Two French journalists, Edith Bouvier and William Daniels, who had been trapped in Homs and escaped to Lebanon, have now left on a plane for France, AFP quoted a French diplomat as saying.
Syrian authorities say the bodies of the two, Marie Colvin of Britain's Sunday Times and French photojournalist Remi Ochlik, have been found and will be taken to Damascus to be handed over to the relevant embassies.
Two other journalists, Spaniard Javier Espinosa and Briton Paul Conroy, also escaped to Lebanon.
'Day of reckoning' A spokesman for the UN human rights office, Rupert Colville, said on Friday it had received reports of "a particularly grisly set of summary executions" involving 17 people in Baba Amr.
Although Mr Colville said the reports were unconfirmed, he said the UN was appealing to Syrian authorities and rebels to desist from all forms of reprisal.

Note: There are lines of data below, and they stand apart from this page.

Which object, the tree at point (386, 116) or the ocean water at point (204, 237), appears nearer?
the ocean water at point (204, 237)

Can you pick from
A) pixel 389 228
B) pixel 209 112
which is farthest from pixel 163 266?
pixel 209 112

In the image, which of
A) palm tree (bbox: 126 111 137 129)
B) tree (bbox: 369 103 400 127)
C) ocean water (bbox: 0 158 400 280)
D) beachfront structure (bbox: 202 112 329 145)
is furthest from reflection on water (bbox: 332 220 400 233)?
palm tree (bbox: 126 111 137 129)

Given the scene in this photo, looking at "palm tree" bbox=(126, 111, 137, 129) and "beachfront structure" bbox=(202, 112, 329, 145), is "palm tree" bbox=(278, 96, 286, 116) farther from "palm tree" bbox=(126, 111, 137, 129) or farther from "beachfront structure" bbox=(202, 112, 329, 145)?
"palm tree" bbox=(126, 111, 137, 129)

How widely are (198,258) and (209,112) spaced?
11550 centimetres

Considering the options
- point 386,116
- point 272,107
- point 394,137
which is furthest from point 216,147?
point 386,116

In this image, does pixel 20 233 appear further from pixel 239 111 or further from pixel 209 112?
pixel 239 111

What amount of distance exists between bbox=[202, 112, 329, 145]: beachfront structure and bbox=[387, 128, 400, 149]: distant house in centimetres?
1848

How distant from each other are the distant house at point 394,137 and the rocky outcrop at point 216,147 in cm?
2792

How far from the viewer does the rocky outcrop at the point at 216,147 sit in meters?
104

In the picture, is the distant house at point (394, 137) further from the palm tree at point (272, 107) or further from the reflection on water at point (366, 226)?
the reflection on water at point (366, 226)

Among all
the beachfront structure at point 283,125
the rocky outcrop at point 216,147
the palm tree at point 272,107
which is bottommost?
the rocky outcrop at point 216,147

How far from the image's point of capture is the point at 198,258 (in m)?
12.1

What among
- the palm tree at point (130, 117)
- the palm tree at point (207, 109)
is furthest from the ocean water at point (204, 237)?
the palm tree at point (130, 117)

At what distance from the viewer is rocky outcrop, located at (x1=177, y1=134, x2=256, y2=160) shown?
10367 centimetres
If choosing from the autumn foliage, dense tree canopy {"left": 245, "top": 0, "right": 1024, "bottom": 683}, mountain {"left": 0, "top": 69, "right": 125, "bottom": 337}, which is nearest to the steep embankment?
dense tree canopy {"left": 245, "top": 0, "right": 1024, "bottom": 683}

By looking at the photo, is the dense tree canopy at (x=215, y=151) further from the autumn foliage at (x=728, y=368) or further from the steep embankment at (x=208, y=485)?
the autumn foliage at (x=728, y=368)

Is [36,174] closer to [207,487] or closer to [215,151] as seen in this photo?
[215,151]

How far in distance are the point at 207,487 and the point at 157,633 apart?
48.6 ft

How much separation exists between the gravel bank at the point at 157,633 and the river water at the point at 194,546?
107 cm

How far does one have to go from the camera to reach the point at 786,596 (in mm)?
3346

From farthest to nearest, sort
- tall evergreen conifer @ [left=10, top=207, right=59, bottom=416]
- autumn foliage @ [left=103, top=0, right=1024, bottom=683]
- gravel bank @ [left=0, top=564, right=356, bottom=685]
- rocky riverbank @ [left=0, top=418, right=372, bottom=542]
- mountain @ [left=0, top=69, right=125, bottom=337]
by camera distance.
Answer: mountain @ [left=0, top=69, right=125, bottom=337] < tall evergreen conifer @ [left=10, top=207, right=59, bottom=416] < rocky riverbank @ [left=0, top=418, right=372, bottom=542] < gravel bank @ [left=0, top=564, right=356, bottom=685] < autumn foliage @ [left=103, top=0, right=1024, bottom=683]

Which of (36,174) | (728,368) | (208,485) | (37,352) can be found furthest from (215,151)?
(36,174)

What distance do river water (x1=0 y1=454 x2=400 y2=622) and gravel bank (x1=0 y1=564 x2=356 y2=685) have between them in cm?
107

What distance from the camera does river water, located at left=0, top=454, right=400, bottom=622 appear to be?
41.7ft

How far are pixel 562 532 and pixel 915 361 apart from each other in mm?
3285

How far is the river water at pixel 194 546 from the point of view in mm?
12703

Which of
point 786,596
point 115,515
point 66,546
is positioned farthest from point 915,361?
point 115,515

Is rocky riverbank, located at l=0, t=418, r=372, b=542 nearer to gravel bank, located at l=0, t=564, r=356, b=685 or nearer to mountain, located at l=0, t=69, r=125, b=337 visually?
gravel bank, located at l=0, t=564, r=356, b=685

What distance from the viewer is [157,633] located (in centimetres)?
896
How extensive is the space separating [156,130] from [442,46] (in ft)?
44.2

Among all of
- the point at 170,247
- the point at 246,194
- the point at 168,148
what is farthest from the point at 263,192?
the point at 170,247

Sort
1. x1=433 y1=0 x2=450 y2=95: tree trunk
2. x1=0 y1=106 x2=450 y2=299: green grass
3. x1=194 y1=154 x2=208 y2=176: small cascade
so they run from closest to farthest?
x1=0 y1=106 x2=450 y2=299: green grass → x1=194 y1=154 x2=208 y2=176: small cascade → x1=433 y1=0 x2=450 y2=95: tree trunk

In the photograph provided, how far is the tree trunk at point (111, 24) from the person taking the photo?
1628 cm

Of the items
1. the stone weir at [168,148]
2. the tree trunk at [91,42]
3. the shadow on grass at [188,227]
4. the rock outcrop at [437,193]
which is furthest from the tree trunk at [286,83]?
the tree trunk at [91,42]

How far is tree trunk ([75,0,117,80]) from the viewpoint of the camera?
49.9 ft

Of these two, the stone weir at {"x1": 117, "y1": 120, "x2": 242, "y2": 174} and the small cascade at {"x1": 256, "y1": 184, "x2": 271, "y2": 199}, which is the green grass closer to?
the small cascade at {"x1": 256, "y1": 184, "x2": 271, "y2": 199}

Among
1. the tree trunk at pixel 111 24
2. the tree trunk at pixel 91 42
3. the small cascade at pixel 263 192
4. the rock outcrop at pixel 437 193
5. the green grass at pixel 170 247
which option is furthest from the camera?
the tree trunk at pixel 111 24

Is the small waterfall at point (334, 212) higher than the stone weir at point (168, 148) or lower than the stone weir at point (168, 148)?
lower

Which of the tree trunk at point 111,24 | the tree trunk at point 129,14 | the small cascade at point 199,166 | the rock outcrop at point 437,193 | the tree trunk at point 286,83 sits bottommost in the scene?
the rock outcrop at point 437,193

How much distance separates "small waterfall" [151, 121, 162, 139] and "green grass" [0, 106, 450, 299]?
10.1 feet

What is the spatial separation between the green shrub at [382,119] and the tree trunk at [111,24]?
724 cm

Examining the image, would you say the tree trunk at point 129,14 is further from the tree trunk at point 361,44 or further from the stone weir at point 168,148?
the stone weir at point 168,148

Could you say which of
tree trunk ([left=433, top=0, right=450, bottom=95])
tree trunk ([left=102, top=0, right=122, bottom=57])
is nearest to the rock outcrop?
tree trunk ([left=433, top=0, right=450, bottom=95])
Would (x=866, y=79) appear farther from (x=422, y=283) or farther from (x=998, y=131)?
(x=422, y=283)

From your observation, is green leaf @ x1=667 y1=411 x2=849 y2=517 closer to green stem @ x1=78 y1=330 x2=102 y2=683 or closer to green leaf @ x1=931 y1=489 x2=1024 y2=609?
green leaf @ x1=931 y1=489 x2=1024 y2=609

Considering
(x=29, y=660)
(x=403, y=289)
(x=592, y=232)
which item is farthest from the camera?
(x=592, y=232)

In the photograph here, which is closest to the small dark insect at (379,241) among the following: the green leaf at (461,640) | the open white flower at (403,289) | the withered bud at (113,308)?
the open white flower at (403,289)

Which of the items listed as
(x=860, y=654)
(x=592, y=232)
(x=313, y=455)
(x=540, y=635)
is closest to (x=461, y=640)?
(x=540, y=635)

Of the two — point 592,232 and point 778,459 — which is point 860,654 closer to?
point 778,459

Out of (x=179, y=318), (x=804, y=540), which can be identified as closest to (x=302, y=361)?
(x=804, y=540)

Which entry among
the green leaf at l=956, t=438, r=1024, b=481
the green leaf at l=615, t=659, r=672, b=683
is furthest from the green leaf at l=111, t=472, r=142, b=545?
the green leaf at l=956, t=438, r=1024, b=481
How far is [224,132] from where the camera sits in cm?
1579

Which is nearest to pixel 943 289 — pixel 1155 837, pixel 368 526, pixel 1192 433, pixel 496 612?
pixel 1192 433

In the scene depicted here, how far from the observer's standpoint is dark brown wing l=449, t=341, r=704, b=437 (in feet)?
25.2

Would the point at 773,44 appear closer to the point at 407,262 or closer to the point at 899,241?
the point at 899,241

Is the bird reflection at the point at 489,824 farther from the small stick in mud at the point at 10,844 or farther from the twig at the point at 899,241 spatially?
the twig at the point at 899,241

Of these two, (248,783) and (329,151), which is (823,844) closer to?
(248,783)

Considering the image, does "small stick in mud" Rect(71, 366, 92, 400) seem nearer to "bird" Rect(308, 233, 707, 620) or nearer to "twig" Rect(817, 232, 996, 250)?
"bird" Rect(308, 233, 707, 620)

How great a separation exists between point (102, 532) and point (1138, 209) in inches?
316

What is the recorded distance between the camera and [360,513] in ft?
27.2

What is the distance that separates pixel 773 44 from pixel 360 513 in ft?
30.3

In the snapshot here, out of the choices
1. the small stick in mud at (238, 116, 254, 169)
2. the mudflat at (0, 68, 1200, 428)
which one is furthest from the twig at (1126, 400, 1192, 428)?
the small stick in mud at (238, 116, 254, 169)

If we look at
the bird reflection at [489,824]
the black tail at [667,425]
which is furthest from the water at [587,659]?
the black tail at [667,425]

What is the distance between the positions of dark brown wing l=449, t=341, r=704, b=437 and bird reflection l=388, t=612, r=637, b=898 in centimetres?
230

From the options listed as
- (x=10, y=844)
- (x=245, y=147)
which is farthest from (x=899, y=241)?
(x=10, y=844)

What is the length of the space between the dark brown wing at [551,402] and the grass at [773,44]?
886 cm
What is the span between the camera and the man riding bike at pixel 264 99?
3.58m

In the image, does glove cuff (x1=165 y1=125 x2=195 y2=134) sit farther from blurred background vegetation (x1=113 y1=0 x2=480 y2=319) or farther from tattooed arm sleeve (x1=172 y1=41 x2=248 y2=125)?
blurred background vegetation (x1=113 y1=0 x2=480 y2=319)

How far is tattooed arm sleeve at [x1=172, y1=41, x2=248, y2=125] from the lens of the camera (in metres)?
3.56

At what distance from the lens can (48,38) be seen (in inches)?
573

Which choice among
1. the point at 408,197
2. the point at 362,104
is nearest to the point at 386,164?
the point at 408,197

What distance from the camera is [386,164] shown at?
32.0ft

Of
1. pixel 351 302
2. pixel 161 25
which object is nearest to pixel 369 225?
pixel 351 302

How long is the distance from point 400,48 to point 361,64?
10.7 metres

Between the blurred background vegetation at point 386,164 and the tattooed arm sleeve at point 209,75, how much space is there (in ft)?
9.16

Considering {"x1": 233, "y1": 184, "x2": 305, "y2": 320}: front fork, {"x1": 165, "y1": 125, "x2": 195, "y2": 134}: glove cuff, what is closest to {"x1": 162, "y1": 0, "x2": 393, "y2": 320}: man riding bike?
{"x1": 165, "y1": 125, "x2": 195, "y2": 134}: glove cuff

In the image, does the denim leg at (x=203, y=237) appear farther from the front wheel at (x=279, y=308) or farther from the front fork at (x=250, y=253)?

In a unanimous statement on Thursday, the UN Security Council had expressed its "disappointment" that UN humanitarian chief Valerie Amos had not been granted authorisation to visit Syria, and demanded immediate access for her.
Russia and China, who vetoed two previous Security Council resolutions on Syria, also backed the call.
The council's 15 member countries also said that they "deplored" the deteriorating situation.
The members urged Syrian authorities to grant "immediate, full and unimpeded access" to aid agencies.
The BBC's Jim Muir in neighbouring Beirut says that because the statement isolated the humanitarian issue, it was very much more difficult for Russia and China to take a different stand - it was the lowest common denominator on which they could all agree.
But he says beyond that there is a fundamental difference, with the West calling for regime change and Russia and China continuing to insist there must be no such foreign intervention.
Nicolas Sarkozy announced on Friday that France was closing its Syrian embassy in protest at the "scandalous" repression by President Bashar al-Assad's regime.
UK Prime Minister David Cameron called for the "criminal" Syrian government to be held to account, saying there would be "a day of reckoning for this dreadful regime".
But Russian Prime Minister Vladimir Putin criticised the West for backing the Syrian opposition.
"Instead of encouraging parties to the conflict, it's necessary to force them to sit down for talks and begin political procedures and political reforms that would be acceptable for all participants in the conflict,'' he said.
But Mr Putin insisted Russia had "no special relationship" with the Syrian government.
The UN estimates more than 7,500 people have died in an 11-month anti-government uprising in Syria.